§ **Text shown**:
Content starts
July 22, 2013

There is Joy

Hanging on my wall, surrounded by a large old, battered, dinged up picture frame that has seen better days [kind of like me] is the quote, "There is Joy in EVERY sound, when there is Love at Home."
In our home, we have lots of sounds.  We have your typical laughter and giggles that abound.  We have the sound of pianos being practiced and squeaky scales on the violin and cello.  We have an abundance of "I love you's" that frequently come out of the children's lips (for which I am so grateful that those words flow so freely), we have the obnoxious music of a video game, we have the sound of squabbles mid-resolution, the sound of dishwasher and dryer that are always running, the sound of a vacuum that is not running enough.  Then we have other sounds.  In our home we call them Special sounds.  Lots of times those sounds resemble screaming.  They are Bridger sounds.  They are screams for happiness and excitement, screams for frustration, screams just to feel the extent of his vocal chords that he previously did not have power to produce many sounds with. 
Those that are near Bridger may be a little uncomfortable by those sounds sometimes.  I have to admit, sometimes those sounds are too much for me too.  People that see Bridger sometimes only see this cute little boy in a wheelchair and have no clue what there is to him beyond that.  Beyond the facade of the chair are some medical complexities that have yet to be fully understood.  One of those includes behavior.  During a particularly challenging period, Bridger would scream and scream for hours at a time, which went on for weeks at a time and then into months at a time.  Not the happy screaming.  He was frustrated and he was having severe side effects to medication to control his seizures.  It was an extremely difficult time being a stay at home mom by his side 24/7.  Home was a difficult place.  It was a place of stress -- full of his screaming and full of therapeutic equipment everywhere I turned.  Bridger would wake up for the day between 1:00-3:00am every day and would scream if you didn't come to him.  We were surviving on just a few hours of sleep a night for a months (which, unfortunately, is not an uncommon sleep pattern for us.)
Content ends
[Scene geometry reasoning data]
Content starts
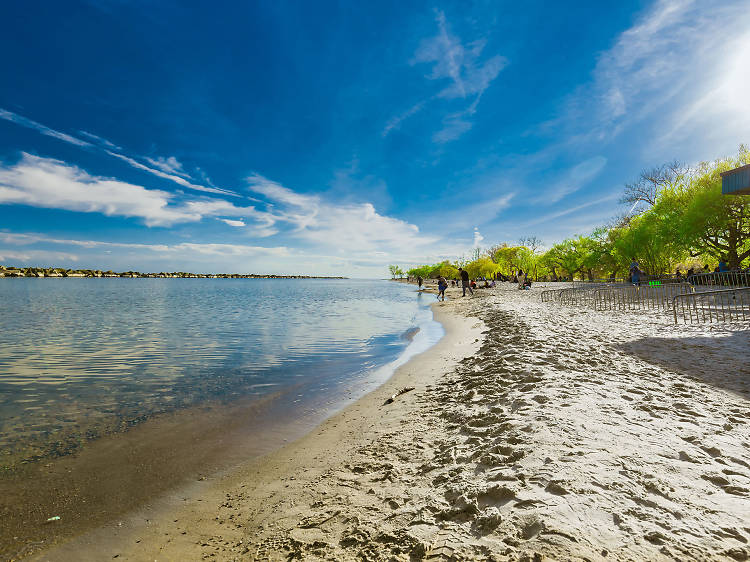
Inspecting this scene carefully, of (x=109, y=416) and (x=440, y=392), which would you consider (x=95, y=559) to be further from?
(x=440, y=392)

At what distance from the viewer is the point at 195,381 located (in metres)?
8.69

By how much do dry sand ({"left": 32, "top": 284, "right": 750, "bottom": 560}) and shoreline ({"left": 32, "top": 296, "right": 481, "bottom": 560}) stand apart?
0.02 meters

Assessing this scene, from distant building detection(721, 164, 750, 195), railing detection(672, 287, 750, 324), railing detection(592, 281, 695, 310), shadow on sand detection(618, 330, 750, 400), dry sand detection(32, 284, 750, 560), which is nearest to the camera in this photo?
dry sand detection(32, 284, 750, 560)

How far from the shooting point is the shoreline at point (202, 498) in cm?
310

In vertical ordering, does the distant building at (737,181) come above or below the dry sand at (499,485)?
above

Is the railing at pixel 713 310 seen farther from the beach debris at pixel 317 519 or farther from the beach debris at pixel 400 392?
the beach debris at pixel 317 519

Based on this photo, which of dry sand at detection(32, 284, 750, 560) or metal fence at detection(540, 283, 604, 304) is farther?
metal fence at detection(540, 283, 604, 304)

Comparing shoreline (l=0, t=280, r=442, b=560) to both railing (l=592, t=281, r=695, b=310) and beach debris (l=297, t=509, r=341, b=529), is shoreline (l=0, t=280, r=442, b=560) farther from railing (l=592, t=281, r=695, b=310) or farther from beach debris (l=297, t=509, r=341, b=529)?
railing (l=592, t=281, r=695, b=310)

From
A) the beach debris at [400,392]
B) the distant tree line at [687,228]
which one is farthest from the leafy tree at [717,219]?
the beach debris at [400,392]

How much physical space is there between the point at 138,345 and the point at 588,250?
3434 inches

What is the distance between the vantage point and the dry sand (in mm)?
2439

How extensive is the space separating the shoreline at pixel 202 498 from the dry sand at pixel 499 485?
0.06 feet

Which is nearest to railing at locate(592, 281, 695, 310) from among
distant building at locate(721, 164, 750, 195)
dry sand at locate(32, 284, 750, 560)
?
distant building at locate(721, 164, 750, 195)

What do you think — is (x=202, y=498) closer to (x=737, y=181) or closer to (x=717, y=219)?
(x=737, y=181)
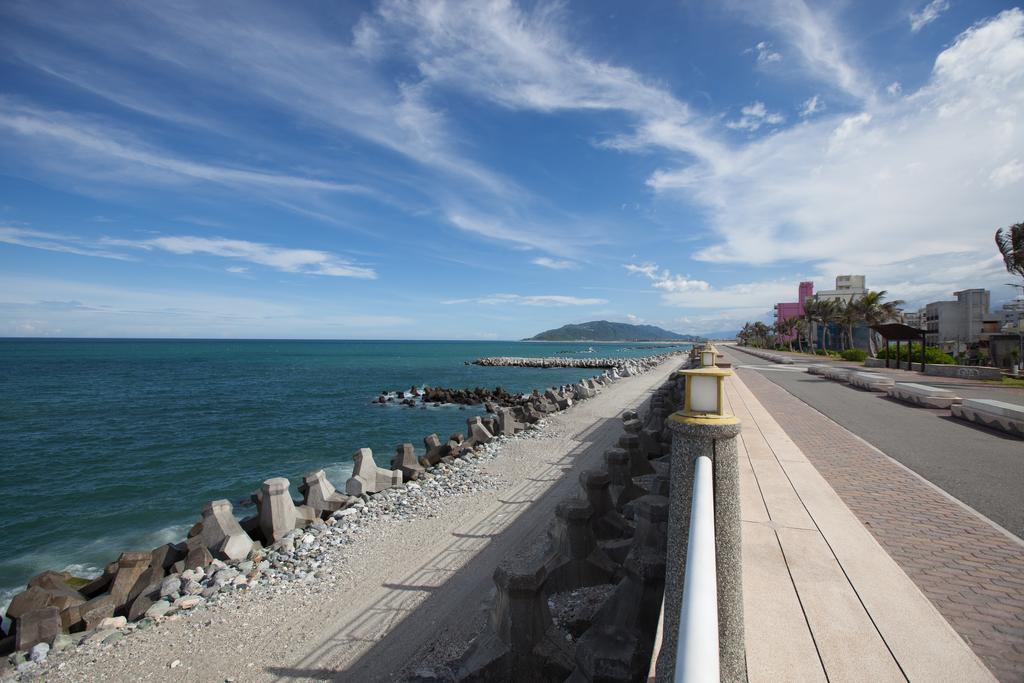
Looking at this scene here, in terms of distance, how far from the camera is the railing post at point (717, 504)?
2.11 meters

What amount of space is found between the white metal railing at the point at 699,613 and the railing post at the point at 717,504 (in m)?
0.51

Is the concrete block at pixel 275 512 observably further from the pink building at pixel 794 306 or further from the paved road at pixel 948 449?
the pink building at pixel 794 306

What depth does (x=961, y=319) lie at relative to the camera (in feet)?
249

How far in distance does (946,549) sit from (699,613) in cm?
501

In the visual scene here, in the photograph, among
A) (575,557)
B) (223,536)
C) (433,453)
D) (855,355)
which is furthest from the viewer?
(855,355)

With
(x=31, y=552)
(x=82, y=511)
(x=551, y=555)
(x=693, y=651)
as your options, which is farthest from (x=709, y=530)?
(x=82, y=511)

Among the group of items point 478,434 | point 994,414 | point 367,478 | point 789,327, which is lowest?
point 367,478

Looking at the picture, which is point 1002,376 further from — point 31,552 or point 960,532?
point 31,552

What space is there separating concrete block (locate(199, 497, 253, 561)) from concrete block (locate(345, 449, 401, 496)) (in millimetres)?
2913

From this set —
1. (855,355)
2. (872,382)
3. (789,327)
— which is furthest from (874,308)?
(872,382)

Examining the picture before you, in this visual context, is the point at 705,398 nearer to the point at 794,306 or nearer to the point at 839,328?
the point at 839,328

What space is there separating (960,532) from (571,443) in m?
10.8

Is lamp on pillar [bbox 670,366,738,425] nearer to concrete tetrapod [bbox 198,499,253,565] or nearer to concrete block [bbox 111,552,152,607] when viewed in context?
concrete tetrapod [bbox 198,499,253,565]

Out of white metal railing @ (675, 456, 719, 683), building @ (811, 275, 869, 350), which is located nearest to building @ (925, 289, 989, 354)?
building @ (811, 275, 869, 350)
Content ends
§ **Prompt 1**:
List the musical instruments that the post about home sounds mentions.
§ **Prompt 2**:
Please output everything in the post about home sounds from "In our home, we" down to "many sounds with.".

§ **Output 1**:
Piano, violin, cello

§ **Output 2**:
In our home, we have lots of sounds.  We have your typical laughter and giggles that abound.  We have the sound of pianos being practiced and squeaky scales on the violin and cello.  We have an abundance of "I love you's" that frequently come out of the children's lips (for which I am so grateful that those words flow so freely), we have the obnoxious music of a video game, we have the sound of squabbles mid-resolution, the sound of dishwasher and dryer that are always running, the sound of a vacuum that is not running enough.  Then we have other sounds.  In our home we call them Special sounds.  Lots of times those sounds resemble screaming.  They are Bridger sounds.  They are screams for happiness and excitement, screams for frustration, screams just to feel the extent of his vocal chords that he previously did not have power to produce many sounds with.